Altitude Sickness Is a Real Risk for Runners
Most people can ascend to 8,000 feet with minimal effect beyond some breathlessness. Above that, acute mountain sickness becomes a genuine concern, especially for runners. Symptoms include headache, nausea, fatigue, and dizziness, typically showing up within 6 to 24 hours of arrival.
Counterintuitively, fit endurance athletes may actually be more vulnerable during the first day at altitude. A study examining athletes who rapidly ascended to about 11,300 feet found that 42% of endurance-trained individuals developed acute mountain sickness on day one, compared to just 11% of untrained participants. The difference disappeared by days two and three, but it’s a useful reminder that fitness doesn’t protect you from altitude illness. Researchers suspect that the higher metabolic rate of trained athletes may partly explain their greater initial susceptibility.
How Long Acclimatization Takes
Your body begins adapting within hours of arriving at altitude, but meaningful acclimatization takes days to weeks. The first changes are cardiovascular: your heart rate and breathing rate increase immediately. Over the following days, your blood plasma volume shifts, concentrating the red blood cells you already have so they carry oxygen more efficiently.
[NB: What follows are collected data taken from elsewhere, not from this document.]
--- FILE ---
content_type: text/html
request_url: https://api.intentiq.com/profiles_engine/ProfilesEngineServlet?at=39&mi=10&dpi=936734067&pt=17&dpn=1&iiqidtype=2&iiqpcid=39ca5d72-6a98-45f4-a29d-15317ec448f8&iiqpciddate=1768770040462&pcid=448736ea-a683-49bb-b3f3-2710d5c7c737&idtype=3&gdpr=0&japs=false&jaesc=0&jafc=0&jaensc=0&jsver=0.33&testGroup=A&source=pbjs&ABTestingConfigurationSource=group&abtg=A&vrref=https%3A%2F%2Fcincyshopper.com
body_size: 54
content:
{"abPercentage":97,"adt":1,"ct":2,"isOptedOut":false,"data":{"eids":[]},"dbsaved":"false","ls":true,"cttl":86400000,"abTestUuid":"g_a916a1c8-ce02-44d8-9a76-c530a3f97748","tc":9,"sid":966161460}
True red blood cell production, the adaptation most people associate with altitude training, takes considerably longer. Research tracking sea-level residents over 13 days at 14,100 feet found that red blood cell volume didn’t measurably increase in that timeframe. The body does ramp up production of the hormone that stimulates new red blood cells, but building a meaningfully larger supply takes three to four weeks of sustained altitude exposure.
For runners visiting altitude for a race or vacation, this means you’ll likely feel your worst on days one and two, progressively better through the first week, but won’t fully adapt during a short trip. A common strategy for racing at altitude is to either arrive less than 24 hours before the event (before the worst symptoms set in) or to arrive at least two weeks early to partially acclimatize.
Iron Stores and Altitude Performance
If you’re planning a longer altitude stay or a training block in the mountains, your iron levels matter more than usual. Your body needs iron to build new red blood cells, and altitude accelerates that demand. Runners with low iron stores may not get the red blood cell boost that altitude normally stimulates.
One study found that iron-deficient runners (with very low ferritin levels) showed no improvement in red cell volume after four weeks at moderate altitude. Athletes with ferritin levels below 40 micrograms per liter may benefit from iron supplementation before and during altitude exposure. If you’re planning a multi-week altitude training camp, getting your iron levels checked beforehand is a practical step that can make a real difference in how well your body adapts.
Practical Tips for Running at Elevation
The single most useful adjustment is to slow down and let go of your sea-level paces. Run by perceived effort rather than your watch, at least for the first several days. Easy runs should feel genuinely easy, which at altitude means they’ll be noticeably slower than what you’re used to.
Hydration needs careful attention, not because you’re necessarily losing more total fluid, but because the pattern of loss changes. You’ll lose more water through breathing and may not feel as thirsty as you should. Drinking consistently throughout the day, rather than relying on thirst cues, helps keep you on track. Alcohol and caffeine, both common at mountain vacation destinations, can compound the dehydration effect.
Sleep disruption is common for the first few nights. Keeping your sleeping altitude as low as practical helps, and giving yourself extra time in bed accounts for the lighter, more fragmented sleep many people experience above 8,000 feet. If your runs feel unusually hard even after a few days, poor sleep recovery is often the hidden culprit rather than the altitude alone.